Sadly, you wouldn’t know it from the Bush administration. Working in concert with Congress, Bush has been revving the denial engines full-throttle since coming to power. Campaigning against the UN-sponsored Kyoto treaty to reduce emissions that cause global warming during the 2000 presidential election, he denied that human activity had anything to do with the phenomenon. Once in the oval office, he promptly withdrew from the agreement. The next step was to attack the messengers. In 2001 Bush manufactured the replacement of Dr. Robert Watson, chief scientist of the World Bank and a stanch supporter of Kyoto, with the more malleable Dr. Rajendra Pachauri, known in international circles as the “drag our feet on global warming” candidate. In 2002, when his own Environmental Protection Agency issued a report concluding “greenhouse gases are accumulating in the Earth’s atmosphere as a result of human activities, causing global mean surface air temperatures and subsurface ocean temperatures to rise,” Bush dismissed it as “bureaucracy” clap trap. All references to the dangers of global warming on the EPA’s “National Assessment on Climate Change” web site were subsequently ordered removed or altered, just so no one got the wrong idea.

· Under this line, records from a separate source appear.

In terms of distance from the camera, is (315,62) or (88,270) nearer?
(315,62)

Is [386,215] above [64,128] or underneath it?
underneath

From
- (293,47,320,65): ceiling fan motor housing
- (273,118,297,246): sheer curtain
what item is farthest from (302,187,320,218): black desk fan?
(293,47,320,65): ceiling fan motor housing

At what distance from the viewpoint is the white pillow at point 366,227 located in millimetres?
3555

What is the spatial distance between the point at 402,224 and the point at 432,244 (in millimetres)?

Still, denials can’t change the facts. Over the past 200 years industrial activity has raised atmospheric carbon levels from 100 to 380 parts per million, a level last reached 650,000 years ago. In the late twentieth century we arrived at the tipping point, climatically speaking, and the earth began heating up exponentially. Since 1995, sea levels have been rising at an accelerated rate, thanks to melting ice caps and the thermal expansion of the ocean water itself. Rising oceans have been greeted with alarm the world over, as they threaten to swamp low-lying continental regions (Bangladesh and Holland, for example) and inundate several island nations.

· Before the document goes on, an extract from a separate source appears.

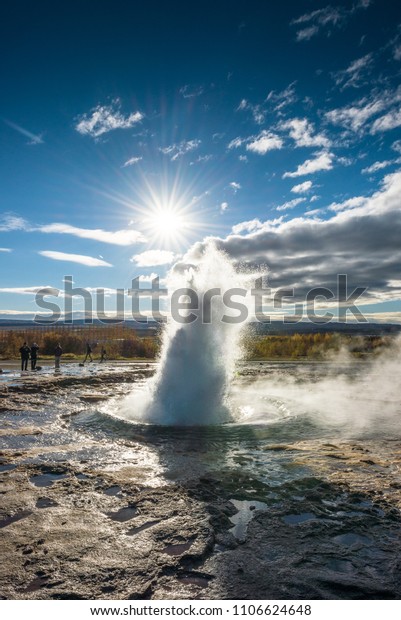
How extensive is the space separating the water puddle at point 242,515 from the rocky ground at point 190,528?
23mm

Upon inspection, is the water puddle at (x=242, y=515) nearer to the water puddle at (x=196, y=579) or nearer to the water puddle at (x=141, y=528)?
the water puddle at (x=196, y=579)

And that is just for starters. Global warming of the oceans is also resulting in, amongst other things, more intense hurricanes. Katrina, for example, began as a Category 1 hurricane before traversing the Gulf of Mexico’s overheated waters, where temperature differentials transformed it into a 175-mile-per hour behemoth. Nonetheless the White House cleaved to its party line, declaring there was “no need for the administration to change its policies on global warming” in the wake of Katrina.
While George W. Bush stands in a corner with his eyes shut, the rest of the world is now in full-fledged panic mode. In January 2005, at the World Bank’s Intergovernmental Panel on Climate Change, Bush’s own hand-picked eco-flunky, Dr. Pachauri, underlined the bottom line. He told representatives from 114 nations that “the level of dangerous concentrations of carbon dioxide in the atmosphere” threatens humanity’s “survival.” “Climate change is for real,” he continued: “We have just a small window of opportunity and it is closing rather rapidly. There is not a moment to lose.”
How did Bush react? Fresh from his January inauguration to another four year term, he launched “Clear Skies” legislation which would exempt a wide range of industries from any requirement to reduce toxic emissions. Old carbon-pumping coal plants could pollute away with no obligation to upgrade emission controls. Later that year, at the G8 summit in July, Bush successfully blocked any calls to action on climate change beyond a perfunctory acknowledgment that “human activities ... contribute in large part to increases in greenhouse gases associated with the warming of our planet.” Stating the obvious while failing to address it, he brought the politics of denial to a new level.
Perhaps Bush’s intransigence has a rational explanation. Perhaps God has secretly assured him the entire world’s population will be “raptured” before the consequences really start kicking in. But we aren’t betting on it.